=== Problem ===
All that should be output is the block of lines below from the line with "Value Convience" to the line with "Top Reasons For Passive Customer Churn", both included, exactly as written.

=== Data under study ===
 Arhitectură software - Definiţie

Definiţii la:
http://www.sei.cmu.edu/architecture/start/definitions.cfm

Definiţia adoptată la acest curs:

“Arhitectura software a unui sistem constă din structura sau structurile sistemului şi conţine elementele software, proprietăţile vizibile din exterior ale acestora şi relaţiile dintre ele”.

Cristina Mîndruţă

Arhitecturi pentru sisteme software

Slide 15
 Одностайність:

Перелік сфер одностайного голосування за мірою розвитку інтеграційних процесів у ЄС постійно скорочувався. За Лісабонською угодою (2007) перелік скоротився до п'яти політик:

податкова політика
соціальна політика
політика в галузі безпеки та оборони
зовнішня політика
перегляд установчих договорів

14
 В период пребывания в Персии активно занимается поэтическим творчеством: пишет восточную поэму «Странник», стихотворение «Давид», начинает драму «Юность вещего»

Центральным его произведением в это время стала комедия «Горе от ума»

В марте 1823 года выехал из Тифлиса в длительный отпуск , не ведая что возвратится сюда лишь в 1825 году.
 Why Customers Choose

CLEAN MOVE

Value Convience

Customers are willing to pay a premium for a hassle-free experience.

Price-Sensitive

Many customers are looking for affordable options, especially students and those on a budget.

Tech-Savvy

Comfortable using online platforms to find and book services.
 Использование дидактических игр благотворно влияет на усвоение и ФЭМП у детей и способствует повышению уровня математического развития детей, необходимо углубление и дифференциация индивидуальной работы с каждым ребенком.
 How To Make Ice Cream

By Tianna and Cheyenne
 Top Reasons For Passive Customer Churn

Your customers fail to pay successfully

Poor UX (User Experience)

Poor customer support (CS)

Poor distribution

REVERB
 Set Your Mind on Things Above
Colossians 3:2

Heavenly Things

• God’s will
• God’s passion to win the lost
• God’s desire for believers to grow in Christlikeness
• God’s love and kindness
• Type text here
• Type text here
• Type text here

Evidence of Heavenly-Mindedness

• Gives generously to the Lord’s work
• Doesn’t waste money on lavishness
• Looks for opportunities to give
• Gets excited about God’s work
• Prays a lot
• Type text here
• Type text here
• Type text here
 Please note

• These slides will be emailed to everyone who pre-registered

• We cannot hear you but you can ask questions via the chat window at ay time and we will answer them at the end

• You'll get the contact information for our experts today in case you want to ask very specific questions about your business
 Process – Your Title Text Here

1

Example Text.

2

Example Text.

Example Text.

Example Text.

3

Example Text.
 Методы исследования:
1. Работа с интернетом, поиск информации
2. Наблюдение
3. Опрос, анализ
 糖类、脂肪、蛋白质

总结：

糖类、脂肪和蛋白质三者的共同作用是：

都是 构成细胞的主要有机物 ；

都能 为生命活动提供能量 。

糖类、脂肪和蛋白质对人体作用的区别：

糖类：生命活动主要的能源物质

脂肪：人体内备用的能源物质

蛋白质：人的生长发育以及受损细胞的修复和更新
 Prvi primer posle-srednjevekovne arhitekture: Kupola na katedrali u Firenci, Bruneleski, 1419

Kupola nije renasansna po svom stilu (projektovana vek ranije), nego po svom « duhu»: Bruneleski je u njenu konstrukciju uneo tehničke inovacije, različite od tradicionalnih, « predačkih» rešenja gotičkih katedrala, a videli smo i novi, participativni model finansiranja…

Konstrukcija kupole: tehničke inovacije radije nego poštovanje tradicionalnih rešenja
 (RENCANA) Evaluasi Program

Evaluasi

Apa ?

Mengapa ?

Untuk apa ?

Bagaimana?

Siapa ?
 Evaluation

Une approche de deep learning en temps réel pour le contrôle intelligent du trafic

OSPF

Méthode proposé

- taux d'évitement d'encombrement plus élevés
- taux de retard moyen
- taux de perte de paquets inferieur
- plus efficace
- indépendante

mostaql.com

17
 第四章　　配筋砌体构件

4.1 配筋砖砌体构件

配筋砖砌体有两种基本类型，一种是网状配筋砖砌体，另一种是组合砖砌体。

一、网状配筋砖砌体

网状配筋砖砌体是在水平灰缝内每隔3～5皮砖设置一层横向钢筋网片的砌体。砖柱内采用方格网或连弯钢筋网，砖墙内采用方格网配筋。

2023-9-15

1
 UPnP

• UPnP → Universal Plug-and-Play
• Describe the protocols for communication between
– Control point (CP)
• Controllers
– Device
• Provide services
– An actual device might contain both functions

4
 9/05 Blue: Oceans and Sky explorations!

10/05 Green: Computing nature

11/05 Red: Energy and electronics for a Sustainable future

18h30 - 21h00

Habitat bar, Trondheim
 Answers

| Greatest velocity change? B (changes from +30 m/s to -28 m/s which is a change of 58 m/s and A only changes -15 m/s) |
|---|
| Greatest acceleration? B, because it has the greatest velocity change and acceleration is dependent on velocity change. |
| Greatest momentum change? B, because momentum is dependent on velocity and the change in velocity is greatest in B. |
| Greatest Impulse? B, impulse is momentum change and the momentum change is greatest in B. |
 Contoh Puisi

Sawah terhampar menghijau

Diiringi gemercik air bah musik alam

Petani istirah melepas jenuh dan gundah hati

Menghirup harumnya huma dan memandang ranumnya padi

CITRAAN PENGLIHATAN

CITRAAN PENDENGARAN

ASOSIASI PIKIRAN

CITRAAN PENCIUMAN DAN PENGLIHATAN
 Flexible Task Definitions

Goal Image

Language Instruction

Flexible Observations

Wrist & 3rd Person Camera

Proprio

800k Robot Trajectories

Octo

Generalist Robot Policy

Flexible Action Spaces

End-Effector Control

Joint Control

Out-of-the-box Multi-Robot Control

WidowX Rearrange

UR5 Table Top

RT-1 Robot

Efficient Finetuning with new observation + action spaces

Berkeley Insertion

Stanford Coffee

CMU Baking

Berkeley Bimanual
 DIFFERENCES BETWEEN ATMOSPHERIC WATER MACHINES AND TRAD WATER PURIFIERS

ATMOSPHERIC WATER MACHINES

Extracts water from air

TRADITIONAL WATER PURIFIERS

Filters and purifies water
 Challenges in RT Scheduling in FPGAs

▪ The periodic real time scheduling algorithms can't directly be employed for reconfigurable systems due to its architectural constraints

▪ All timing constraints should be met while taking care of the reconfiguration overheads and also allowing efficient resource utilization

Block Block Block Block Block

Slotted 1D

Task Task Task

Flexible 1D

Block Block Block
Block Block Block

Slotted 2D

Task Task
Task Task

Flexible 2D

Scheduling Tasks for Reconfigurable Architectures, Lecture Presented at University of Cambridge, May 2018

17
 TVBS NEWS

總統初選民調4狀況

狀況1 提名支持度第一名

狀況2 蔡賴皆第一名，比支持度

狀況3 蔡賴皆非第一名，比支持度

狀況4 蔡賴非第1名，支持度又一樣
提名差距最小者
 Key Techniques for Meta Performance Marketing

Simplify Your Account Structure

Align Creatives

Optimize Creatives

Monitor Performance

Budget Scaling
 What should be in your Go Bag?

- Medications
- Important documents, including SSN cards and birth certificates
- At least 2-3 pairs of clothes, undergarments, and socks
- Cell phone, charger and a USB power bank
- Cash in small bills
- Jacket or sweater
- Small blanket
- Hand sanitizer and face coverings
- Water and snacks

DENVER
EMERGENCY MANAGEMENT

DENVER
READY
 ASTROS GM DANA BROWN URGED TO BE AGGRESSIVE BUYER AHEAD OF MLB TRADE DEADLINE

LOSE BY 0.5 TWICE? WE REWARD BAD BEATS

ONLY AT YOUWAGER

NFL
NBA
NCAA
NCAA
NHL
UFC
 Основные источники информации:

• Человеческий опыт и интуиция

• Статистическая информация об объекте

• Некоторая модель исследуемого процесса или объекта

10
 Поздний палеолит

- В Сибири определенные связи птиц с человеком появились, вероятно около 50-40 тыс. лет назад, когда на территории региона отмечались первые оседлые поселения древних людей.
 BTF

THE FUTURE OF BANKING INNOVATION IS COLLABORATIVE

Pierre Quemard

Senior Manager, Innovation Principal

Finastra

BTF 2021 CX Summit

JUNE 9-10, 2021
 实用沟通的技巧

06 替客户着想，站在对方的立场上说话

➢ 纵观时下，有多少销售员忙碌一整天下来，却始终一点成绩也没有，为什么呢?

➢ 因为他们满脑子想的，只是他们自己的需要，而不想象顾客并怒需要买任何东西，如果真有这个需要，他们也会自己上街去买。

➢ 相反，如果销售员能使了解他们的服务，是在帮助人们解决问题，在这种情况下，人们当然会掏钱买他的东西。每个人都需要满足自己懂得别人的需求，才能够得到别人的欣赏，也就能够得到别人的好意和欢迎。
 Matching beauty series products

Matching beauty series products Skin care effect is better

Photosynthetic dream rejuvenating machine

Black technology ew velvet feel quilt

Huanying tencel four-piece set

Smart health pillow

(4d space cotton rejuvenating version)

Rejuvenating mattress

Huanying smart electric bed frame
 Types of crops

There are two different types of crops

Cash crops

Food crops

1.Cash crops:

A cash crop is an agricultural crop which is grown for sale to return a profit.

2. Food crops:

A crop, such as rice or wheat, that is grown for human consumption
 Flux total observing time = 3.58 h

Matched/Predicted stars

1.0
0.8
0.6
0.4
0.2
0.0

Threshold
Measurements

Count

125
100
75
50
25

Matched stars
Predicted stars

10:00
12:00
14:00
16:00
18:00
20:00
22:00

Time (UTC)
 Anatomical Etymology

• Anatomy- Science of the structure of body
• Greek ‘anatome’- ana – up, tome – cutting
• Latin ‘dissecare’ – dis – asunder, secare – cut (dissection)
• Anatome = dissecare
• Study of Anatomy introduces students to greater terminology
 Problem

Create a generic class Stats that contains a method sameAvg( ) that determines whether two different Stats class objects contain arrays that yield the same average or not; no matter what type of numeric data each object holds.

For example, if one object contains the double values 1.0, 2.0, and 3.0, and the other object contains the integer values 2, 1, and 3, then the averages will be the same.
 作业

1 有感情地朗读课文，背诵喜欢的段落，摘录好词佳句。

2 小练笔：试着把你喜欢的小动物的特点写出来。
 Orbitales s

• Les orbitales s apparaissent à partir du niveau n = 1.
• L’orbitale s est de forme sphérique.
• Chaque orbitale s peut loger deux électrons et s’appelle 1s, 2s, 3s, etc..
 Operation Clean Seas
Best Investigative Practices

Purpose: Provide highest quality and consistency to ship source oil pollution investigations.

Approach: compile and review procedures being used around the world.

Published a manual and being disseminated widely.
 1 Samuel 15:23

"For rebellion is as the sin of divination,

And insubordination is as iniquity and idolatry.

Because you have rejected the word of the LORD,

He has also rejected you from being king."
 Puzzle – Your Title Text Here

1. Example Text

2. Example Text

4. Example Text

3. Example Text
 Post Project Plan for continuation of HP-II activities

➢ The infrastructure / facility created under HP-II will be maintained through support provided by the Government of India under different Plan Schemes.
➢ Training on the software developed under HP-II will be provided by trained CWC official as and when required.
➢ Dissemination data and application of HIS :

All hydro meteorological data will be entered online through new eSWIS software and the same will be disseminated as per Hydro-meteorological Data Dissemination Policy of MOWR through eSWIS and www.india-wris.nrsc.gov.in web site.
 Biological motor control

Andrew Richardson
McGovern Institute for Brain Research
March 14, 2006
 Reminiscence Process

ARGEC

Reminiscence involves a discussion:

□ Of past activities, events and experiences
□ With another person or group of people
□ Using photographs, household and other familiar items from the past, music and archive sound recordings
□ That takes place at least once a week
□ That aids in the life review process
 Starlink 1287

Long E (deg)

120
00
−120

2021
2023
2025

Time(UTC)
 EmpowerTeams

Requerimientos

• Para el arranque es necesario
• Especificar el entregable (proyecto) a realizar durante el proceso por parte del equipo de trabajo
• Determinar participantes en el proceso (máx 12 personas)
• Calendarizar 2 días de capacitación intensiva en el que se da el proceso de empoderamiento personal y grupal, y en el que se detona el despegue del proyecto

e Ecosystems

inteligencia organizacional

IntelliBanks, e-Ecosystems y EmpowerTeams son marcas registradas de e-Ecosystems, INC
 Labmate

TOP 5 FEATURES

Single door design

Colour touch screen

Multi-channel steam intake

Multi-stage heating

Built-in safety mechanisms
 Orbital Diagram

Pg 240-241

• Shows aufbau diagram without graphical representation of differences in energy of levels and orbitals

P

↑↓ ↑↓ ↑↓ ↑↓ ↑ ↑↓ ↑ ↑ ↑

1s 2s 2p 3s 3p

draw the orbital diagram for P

=== Result of this task ===
Value Convience

Customers are willing to pay a premium for a hassle-free experience.

Price-Sensitive

Many customers are looking for affordable options, especially students and those on a budget.

Tech-Savvy

Comfortable using online platforms to find and book services.
 Использование дидактических игр благотворно влияет на усвоение и ФЭМП у детей и способствует повышению уровня математического развития детей, необходимо углубление и дифференциация индивидуальной работы с каждым ребенком.
 How To Make Ice Cream

By Tianna and Cheyenne
 Top Reasons For Passive Customer Churn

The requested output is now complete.